I'm the girl that loved to play volleyball in middle school and high school and played for 5 years.  But in my 6th year, senior year of high school, I didn't make the team.  Realistically I never got invited to the summer camp that the varsity and some of the JV girls (the skinny/athletic ones) went to so I wasn't all that surprised that I wasn't considered one of the better players, but seniors had to be on varsity so I was excited to finally make it that year.  I was really cheated by not being on varsity my junior year as it was.  But that year I didn't make the team because my coach was a monster.  She asked me if I would be happy sitting on the bench all season.  We both knew I wouldn't be so I didn't make the team.  A couple of girls who were total pushovers and even worse than I was made the team because they were okay with it.  And they did sit on the bench the whole season.  My monster of a coach favored mediocre freshmen with "potential" over my proven mediocre consistency.  I knew I wasn't super fit or athletic but I pushed myself hard and wanted to be a part of the team...my coach just reenforced that I wasn't super fit or athletic and so I wasn't meant to do things like play volleyball.  I was 18 years old and attended a dinky little high school with less than 500 students; it wasn't exactly the sort of place where winning mattered a whole lot anyway.  What mattered more to me would have been being a part of the team, but my coach didn't care about our development in that way.
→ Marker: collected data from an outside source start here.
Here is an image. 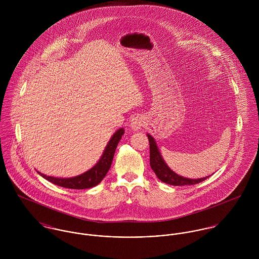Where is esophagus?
Here are the masks:
<instances>
[{"mask_svg":"<svg viewBox=\"0 0 259 259\" xmlns=\"http://www.w3.org/2000/svg\"><path fill=\"white\" fill-rule=\"evenodd\" d=\"M145 118L143 115L139 114L132 118L131 120V127L133 131H140L145 125Z\"/></svg>","mask_w":259,"mask_h":259,"instance_id":"esophagus-1","label":"esophagus"}]
</instances>
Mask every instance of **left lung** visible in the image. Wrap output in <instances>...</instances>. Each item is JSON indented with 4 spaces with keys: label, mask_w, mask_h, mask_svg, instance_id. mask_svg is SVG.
Wrapping results in <instances>:
<instances>
[{
    "label": "left lung",
    "mask_w": 259,
    "mask_h": 259,
    "mask_svg": "<svg viewBox=\"0 0 259 259\" xmlns=\"http://www.w3.org/2000/svg\"><path fill=\"white\" fill-rule=\"evenodd\" d=\"M148 142H149V163H150V167L151 169L154 171V174L156 175V177L158 178V180H160L162 183L167 184L170 185H192L199 184L203 181H205L206 179H208L209 177L206 178H202V179H198V180H192V179H186L184 177L179 176L178 174H176L175 171H172L167 164L164 162L163 158L160 155V152L157 148L156 143L154 141V139L148 135Z\"/></svg>",
    "instance_id": "obj_1"
}]
</instances>
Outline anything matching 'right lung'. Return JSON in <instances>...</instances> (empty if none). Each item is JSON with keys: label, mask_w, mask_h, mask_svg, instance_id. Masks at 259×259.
I'll return each mask as SVG.
<instances>
[{"label": "right lung", "mask_w": 259, "mask_h": 259, "mask_svg": "<svg viewBox=\"0 0 259 259\" xmlns=\"http://www.w3.org/2000/svg\"><path fill=\"white\" fill-rule=\"evenodd\" d=\"M123 134H124L123 128L117 130L111 137L109 144L107 145V147L104 150L102 157L96 163V165L79 176H76L74 178H69V179H60V178L48 177L44 174H40L39 171H37V174L40 175L47 181L51 182L52 184L59 185V186H63L66 188L84 189V188L94 187V186L99 185L104 180V178L107 176L109 169L111 168L115 148L117 147V144L119 143Z\"/></svg>", "instance_id": "right-lung-1"}]
</instances>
This is just one of many stories I have about bad fitness and gym class experiences.  It's these stories that have me realizing that creating my new body isn't as simple as just do this workout and eat/don't eat this food.  It's kind of funny how the workouts are actually the easy part: the hard part is sticking to the diet in the face of feelings that I'll never be good enough, and trying to see myself as a thin, fit, and beautiful woman.  When I look at myself in the mirror, as small as I am (a size 4!!!) I still see fat, and flaws.  I don't want my body image to become unhealthy and there's part of me that knows I should be seeing myself in the fit/beautiful way, but that's a lot easier said than done.  Changing your mind is a lot harder than changing your body.

Thursday, March 13, 2014

My Very 1st PB&J

I am 28 years old, and 2 days ago I just had my first peanut butter & jelly sandwich (on gluten-free bread of course).  Now I know, again, not paleo but it was on my bucket list which I've been diligently trying to check things off of (hello Mt. Rushmore!) and I thought one PB&J wouldn't kill me.

Why did it take me this long to try it? As a kid I liked peanut butter, liked jelly, and was not a huge fan of bread but obviously I ate it.  I liked peanut butter on bread, liked jelly on bread, but the idea of combining the two textures completely grossed me out.  And so, I managed to avoid ever eating a peanut butter and jelly sandwich as a child.  If you think that's weird then I'm fine with that.  Have I told you that I never put milk in my cereal (back when I ate cereal)?

Anyway, now that I'm an adult, the thought of the sweet and salt combination of PB&J intrigued me, so I decided to hit the dining hall for dinner on Tuesday when I was exhausted and Geoff was hungry enough to go for all-you-can-eat, and we both liked the idea of it not costing us anything.  Behold my first PB&J!



Nothing fancy, but definitely something I'd eat again.  I wanted them to put it in the panini press for me so it'd be melty and gooey, but Geoff told me to take it slow, lol.